This exercise requires every record to be repeated exactly.

Items from a data source
════════════════════
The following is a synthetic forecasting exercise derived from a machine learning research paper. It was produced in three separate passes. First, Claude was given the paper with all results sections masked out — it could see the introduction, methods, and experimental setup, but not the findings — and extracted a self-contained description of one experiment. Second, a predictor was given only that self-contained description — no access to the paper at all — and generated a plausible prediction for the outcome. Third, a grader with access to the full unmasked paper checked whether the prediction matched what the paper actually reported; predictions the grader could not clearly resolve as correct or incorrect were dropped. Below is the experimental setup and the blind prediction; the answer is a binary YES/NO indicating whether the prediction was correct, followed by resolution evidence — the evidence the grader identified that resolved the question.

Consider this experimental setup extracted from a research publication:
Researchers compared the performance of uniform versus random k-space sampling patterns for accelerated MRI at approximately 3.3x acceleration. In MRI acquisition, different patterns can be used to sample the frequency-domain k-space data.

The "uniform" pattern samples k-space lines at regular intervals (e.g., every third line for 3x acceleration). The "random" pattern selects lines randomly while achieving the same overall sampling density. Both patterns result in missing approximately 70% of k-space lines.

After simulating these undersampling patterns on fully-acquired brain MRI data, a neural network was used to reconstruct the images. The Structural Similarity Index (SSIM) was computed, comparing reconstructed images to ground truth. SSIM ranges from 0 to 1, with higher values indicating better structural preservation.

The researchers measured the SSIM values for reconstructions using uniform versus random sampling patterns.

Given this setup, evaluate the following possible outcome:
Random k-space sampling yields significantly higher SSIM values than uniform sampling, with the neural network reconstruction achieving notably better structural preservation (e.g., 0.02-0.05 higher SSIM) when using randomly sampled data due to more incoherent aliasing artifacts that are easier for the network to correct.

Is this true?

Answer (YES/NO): NO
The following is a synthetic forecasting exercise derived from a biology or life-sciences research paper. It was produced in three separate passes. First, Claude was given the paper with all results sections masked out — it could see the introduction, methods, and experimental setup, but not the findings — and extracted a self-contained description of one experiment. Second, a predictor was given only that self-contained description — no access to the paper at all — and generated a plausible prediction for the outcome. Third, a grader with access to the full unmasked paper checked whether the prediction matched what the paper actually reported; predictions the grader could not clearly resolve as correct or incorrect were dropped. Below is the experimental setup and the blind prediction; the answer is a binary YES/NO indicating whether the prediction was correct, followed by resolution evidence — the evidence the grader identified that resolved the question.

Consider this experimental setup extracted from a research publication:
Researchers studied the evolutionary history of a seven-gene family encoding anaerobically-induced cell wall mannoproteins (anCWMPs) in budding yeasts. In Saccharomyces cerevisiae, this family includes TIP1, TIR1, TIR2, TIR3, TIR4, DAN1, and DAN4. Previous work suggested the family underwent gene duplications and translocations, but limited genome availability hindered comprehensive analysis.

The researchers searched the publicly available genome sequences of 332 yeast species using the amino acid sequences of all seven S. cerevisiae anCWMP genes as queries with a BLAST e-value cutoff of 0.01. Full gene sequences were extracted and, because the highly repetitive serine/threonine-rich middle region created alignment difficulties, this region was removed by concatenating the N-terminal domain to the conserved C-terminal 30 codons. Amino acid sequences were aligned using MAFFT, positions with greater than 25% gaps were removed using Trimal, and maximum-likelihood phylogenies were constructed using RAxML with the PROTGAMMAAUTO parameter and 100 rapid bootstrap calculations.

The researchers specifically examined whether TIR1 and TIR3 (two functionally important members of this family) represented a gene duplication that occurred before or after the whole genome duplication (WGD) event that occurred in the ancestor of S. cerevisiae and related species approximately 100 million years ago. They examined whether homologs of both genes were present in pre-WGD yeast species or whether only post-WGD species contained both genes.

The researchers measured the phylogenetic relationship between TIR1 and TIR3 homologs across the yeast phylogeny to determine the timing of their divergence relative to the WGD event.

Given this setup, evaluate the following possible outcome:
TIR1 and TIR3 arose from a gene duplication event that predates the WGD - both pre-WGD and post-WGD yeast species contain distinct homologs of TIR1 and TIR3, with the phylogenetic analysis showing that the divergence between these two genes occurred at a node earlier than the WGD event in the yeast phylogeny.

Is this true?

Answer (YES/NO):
════════════════════
[Result for this exercise]
The following is a synthetic forecasting exercise derived from a machine learning research paper. It was produced in three separate passes. First, Claude was given the paper with all results sections masked out — it could see the introduction, methods, and experimental setup, but not the findings — and extracted a self-contained description of one experiment. Second, a predictor was given only that self-contained description — no access to the paper at all — and generated a plausible prediction for the outcome. Third, a grader with access to the full unmasked paper checked whether the prediction matched what the paper actually reported; predictions the grader could not clearly resolve as correct or incorrect were dropped. Below is the experimental setup and the blind prediction; the answer is a binary YES/NO indicating whether the prediction was correct, followed by resolution evidence — the evidence the grader identified that resolved the question.

Consider this experimental setup extracted from a research publication:
Researchers compared the performance of uniform versus random k-space sampling patterns for accelerated MRI at approximately 3.3x acceleration. In MRI acquisition, different patterns can be used to sample the frequency-domain k-space data.

The "uniform" pattern samples k-space lines at regular intervals (e.g., every third line for 3x acceleration). The "random" pattern selects lines randomly while achieving the same overall sampling density. Both patterns result in missing approximately 70% of k-space lines.

After simulating these undersampling patterns on fully-acquired brain MRI data, a neural network was used to reconstruct the images. The Structural Similarity Index (SSIM) was computed, comparing reconstructed images to ground truth. SSIM ranges from 0 to 1, with higher values indicating better structural preservation.

The researchers measured the SSIM values for reconstructions using uniform versus random sampling patterns.

Given this setup, evaluate the following possible outcome:
Random k-space sampling yields significantly higher SSIM values than uniform sampling, with the neural network reconstruction achieving notably better structural preservation (e.g., 0.02-0.05 higher SSIM) when using randomly sampled data due to more incoherent aliasing artifacts that are easier for the network to correct.

Is this true?

Answer (YES/NO): NO
The following is a synthetic forecasting exercise derived from a biology or life-sciences research paper. It was produced in three separate passes. First, Claude was given the paper with all results sections masked out — it could see the introduction, methods, and experimental setup, but not the findings — and extracted a self-contained description of one experiment. Second, a predictor was given only that self-contained description — no access to the paper at all — and generated a plausible prediction for the outcome. Third, a grader with access to the full unmasked paper checked whether the prediction matched what the paper actually reported; predictions the grader could not clearly resolve as correct or incorrect were dropped. Below is the experimental setup and the blind prediction; the answer is a binary YES/NO indicating whether the prediction was correct, followed by resolution evidence — the evidence the grader identified that resolved the question.

Consider this experimental setup extracted from a research publication:
Researchers studied the evolutionary history of a seven-gene family encoding anaerobically-induced cell wall mannoproteins (anCWMPs) in budding yeasts. In Saccharomyces cerevisiae, this family includes TIP1, TIR1, TIR2, TIR3, TIR4, DAN1, and DAN4. Previous work suggested the family underwent gene duplications and translocations, but limited genome availability hindered comprehensive analysis.

The researchers searched the publicly available genome sequences of 332 yeast species using the amino acid sequences of all seven S. cerevisiae anCWMP genes as queries with a BLAST e-value cutoff of 0.01. Full gene sequences were extracted and, because the highly repetitive serine/threonine-rich middle region created alignment difficulties, this region was removed by concatenating the N-terminal domain to the conserved C-terminal 30 codons. Amino acid sequences were aligned using MAFFT, positions with greater than 25% gaps were removed using Trimal, and maximum-likelihood phylogenies were constructed using RAxML with the PROTGAMMAAUTO parameter and 100 rapid bootstrap calculations.

The researchers specifically examined whether TIR1 and TIR3 (two functionally important members of this family) represented a gene duplication that occurred before or after the whole genome duplication (WGD) event that occurred in the ancestor of S. cerevisiae and related species approximately 100 million years ago. They examined whether homologs of both genes were present in pre-WGD yeast species or whether only post-WGD species contained both genes.

The researchers measured the phylogenetic relationship between TIR1 and TIR3 homologs across the yeast phylogeny to determine the timing of their divergence relative to the WGD event.

Given this setup, evaluate the following possible outcome:
TIR1 and TIR3 arose from a gene duplication event that predates the WGD - both pre-WGD and post-WGD yeast species contain distinct homologs of TIR1 and TIR3, with the phylogenetic analysis showing that the divergence between these two genes occurred at a node earlier than the WGD event in the yeast phylogeny.

Is this true?

Answer (YES/NO):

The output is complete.